[Exercise instructions]:
Leave the pictures out and repeat the rest of the data below exactly.

Records provided below:

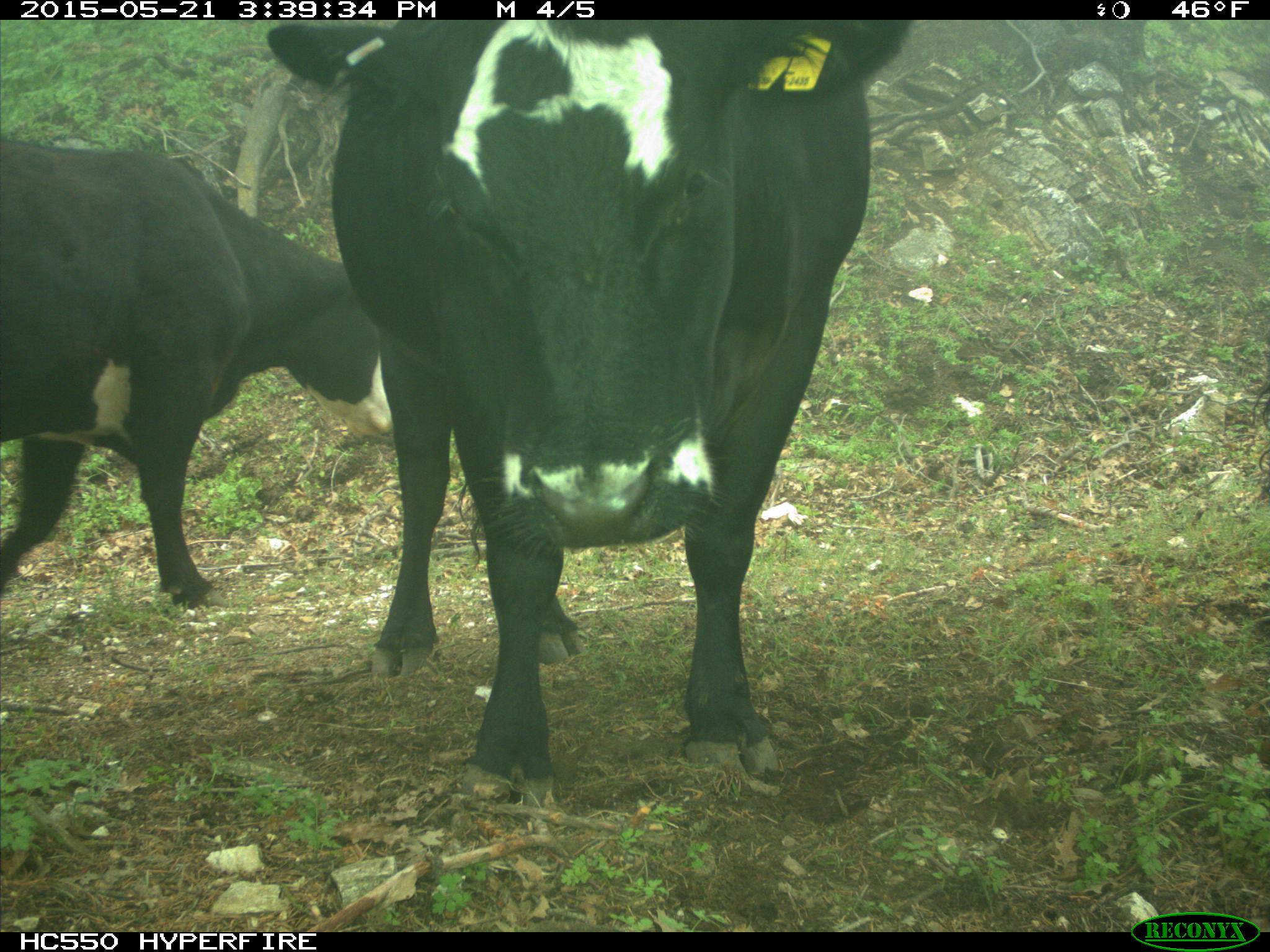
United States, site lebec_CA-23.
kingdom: Animalia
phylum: Chordata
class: Mammalia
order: Artiodactyla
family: Bovidae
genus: Bos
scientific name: Bos taurus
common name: domestic cow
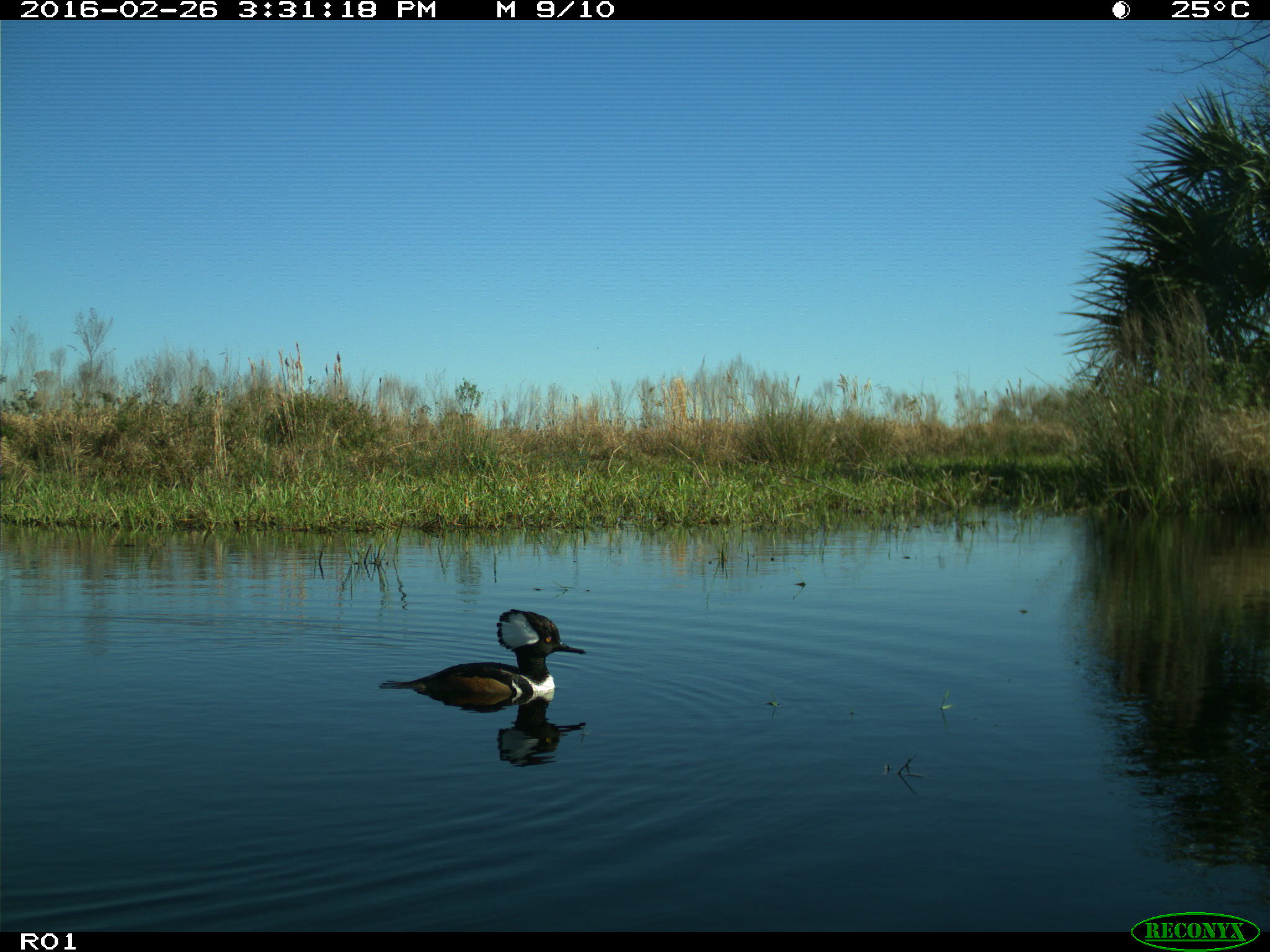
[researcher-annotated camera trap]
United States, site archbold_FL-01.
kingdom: Animalia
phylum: Chordata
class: Aves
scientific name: Aves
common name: birds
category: unidentified bird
Unidentified bird (birds) (Aves).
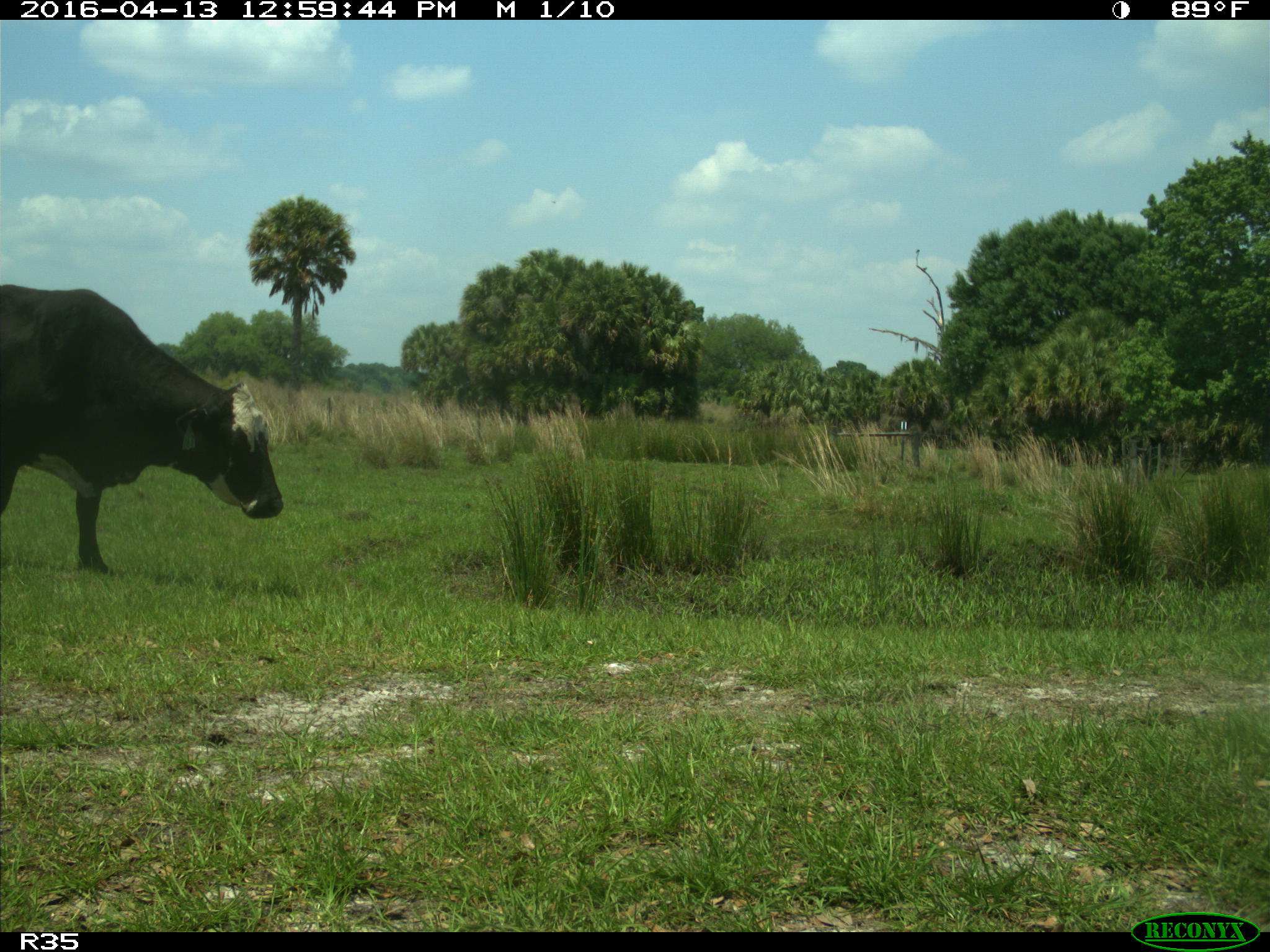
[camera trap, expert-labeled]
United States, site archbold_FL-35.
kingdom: Animalia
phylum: Chordata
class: Mammalia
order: Artiodactyla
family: Bovidae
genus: Bos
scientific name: Bos taurus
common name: domestic cow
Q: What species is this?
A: Bos taurus (domestic cow).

End of Records provided.

[Reply]:
United States, site lebec_CA-23.
kingdom: Animalia
phylum: Chordata
class: Mammalia
order: Artiodactyla
family: Bovidae
genus: Bos
scientific name: Bos taurus
common name: domestic cow
[researcher-annotated camera trap]
United States, site archbold_FL-01.
kingdom: Animalia
phylum: Chordata
class: Aves
scientific name: Aves
common name: birds
category: unidentified bird
Unidentified bird (birds) (Aves).
[camera trap, expert-labeled]
United States, site archbold_FL-35.
kingdom: Animalia
phylum: Chordata
class: Mammalia
order: Artiodactyla
family: Bovidae
genus: Bos
scientific name: Bos taurus
common name: domestic cow
Q: What species is this?
A: Bos taurus (domestic cow).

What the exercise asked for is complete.